*DOCUMENT EXTRACT*.
Monday, March 18, 2013

A Touch of History for Hawai'i

The Polynesians, of course, were the first to discover the Hawaiian Islands (only they weren't called Hawai'i until many centuries later.)  Sometime around 1300 A.D. the Polynesians virtually stopped all voyages to these islands, and the Hawaiians developed a sophisticated culture of their own making.

Almost 500 years later, when Captain Cook landed on Kaua'i and named these islands the Sandwich Islands (after his mentor, the Earl of Sandwich, back in England), he found about 400,000 "native Hawaiians."  They were a friendly, self-sufficient (had to be!) and very productive people.  As he moved inland to the east and north, exploring the island, Cook might have seen something like this:


The Hawaiians built and lived in grass houses (pili) (without the wood and glass windows in Cook's time...),

 
built saltwater fishponds on the shores called loko i'a, made feather-crested headgear (mahioles) and created petroglyphs called ki'i pohaku.  These things were not replicated anywhere else in the world.  They were completely and distinctively Hawaiian.

*TASK DETAILS*.
In the post on Hawaiian history, what did Captain Cook name the islands? None of the entries are needed.

Scene geometry reasoning data:
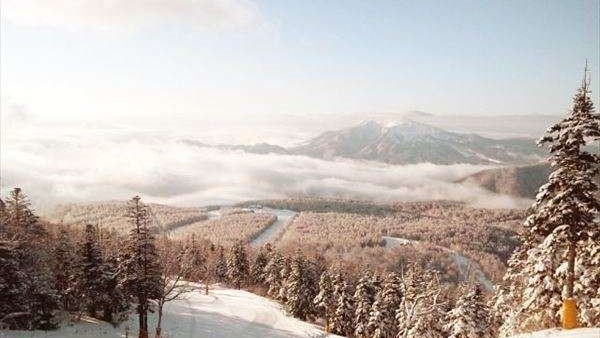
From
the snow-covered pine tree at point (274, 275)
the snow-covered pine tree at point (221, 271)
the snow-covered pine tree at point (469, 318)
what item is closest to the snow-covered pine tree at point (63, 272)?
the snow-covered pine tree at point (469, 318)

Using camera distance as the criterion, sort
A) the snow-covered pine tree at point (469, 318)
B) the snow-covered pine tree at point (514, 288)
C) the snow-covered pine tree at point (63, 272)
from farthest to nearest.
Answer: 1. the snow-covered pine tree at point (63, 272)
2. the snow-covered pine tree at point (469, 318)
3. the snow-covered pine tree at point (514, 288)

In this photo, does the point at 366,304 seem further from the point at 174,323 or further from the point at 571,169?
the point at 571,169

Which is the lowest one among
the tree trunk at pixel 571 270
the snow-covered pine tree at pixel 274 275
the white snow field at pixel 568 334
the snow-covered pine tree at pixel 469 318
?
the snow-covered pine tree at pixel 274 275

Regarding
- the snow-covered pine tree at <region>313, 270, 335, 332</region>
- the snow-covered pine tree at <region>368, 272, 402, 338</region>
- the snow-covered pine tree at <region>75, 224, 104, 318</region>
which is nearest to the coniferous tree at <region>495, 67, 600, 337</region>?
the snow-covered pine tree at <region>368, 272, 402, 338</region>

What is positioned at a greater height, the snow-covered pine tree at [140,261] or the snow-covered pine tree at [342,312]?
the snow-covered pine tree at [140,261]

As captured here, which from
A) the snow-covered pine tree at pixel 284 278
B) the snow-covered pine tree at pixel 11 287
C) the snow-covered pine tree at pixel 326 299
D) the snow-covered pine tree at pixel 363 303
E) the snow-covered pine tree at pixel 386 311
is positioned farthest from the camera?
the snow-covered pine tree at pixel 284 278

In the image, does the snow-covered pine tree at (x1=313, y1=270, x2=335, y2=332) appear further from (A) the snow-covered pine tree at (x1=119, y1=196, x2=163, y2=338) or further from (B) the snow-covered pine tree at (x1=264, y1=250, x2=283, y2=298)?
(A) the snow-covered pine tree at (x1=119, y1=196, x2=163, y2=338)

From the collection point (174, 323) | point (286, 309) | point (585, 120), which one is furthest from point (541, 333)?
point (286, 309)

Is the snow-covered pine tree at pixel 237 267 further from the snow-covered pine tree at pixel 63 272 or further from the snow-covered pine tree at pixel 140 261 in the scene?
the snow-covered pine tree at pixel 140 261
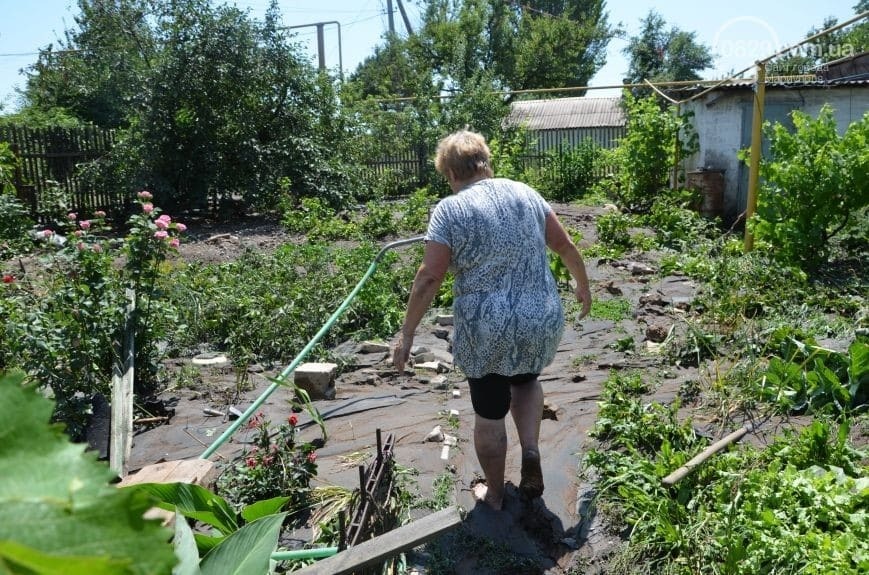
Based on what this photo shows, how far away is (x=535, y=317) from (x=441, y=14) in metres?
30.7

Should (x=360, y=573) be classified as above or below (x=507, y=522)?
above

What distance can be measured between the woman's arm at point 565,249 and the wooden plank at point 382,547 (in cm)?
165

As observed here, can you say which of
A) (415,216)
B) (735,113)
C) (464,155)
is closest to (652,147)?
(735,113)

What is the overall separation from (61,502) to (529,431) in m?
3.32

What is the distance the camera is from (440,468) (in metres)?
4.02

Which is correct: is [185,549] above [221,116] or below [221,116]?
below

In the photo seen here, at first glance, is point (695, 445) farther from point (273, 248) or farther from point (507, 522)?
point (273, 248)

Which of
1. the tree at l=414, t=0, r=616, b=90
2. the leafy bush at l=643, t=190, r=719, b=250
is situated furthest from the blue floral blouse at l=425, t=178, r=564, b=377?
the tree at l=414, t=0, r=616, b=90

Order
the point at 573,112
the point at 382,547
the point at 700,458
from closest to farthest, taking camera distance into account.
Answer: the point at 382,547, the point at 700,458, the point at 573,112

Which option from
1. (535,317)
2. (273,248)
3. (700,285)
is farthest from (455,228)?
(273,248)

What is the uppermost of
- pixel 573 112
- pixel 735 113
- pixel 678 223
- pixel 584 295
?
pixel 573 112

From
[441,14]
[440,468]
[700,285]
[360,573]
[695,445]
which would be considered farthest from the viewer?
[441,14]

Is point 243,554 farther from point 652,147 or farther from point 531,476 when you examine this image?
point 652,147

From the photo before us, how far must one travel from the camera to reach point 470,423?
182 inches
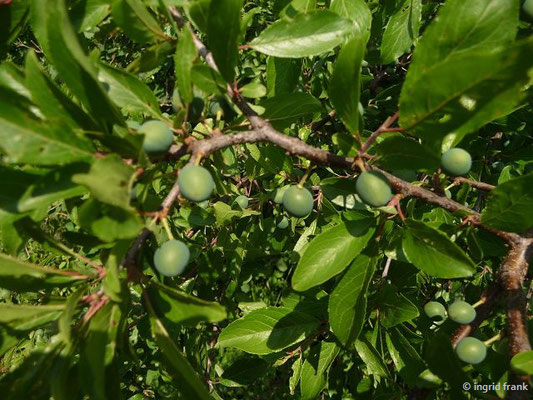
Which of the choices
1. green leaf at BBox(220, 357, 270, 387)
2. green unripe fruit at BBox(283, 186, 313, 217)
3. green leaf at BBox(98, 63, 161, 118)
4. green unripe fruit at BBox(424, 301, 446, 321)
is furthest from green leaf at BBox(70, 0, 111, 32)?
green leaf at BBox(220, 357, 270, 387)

*THE COMPLETED TASK*.
The Sandwich Islands